JAKARTA (Reuters) – A former chief executive of Indonesia’s state energy firm Pertamina has been sentenced to nine years in jail for graft in a case related to a long-term contract to procure liquefied natural gas from a unit of U.S. company Cheniere Energy.
The Central Jakarta Corruption Court on Monday found Karen Agustiawan guilty of improper procurement from the unit Corpus Christi Liquefaction, a video of the hearing showed. The court also fined her 500 million rupiah ($30,544).
Her lawyer, Luhut Pangaribuan, told Reuters on Tuesday that she would appeal the verdict.
Cheniere did not immediately respond to a request for comment and Corpus Christi could not immediately be reached for comment. Pertamina said it respected the legal process.

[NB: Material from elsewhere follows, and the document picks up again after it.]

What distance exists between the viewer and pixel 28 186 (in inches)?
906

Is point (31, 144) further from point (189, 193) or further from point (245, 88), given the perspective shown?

Pertamina’s first female CEO, who led the company between 2009 to 2014, Agustiawan was found guilty of improperly signing a long-term sales and purchase contract with Corpus Christi, a deal that caused state losses of $113.84 million between 2011 to 2014, according to state news agency Antara.
Pertamina had resold LNG cargoes from Corpus Christi to the international market at a loss because the market in Indonesia could not absorb them, local media reports said.
Agustiawan had denied any wrong doing and said she was following government orders.
Corpus Christi was not a defendant in the case, but the panel of judges at the court said it had the “responsibility” to repay the country for the losses, media reported.
In a separate case in 2020, Agustiawan was acquitted by the Supreme Court when it overturned an eight-year prison sentence handed by a lower court over her decision for Pertamina to invest in the Basker Manta Gummy Block in Australia in 2009. The court had ruled at the time that her business judgment was not a crime.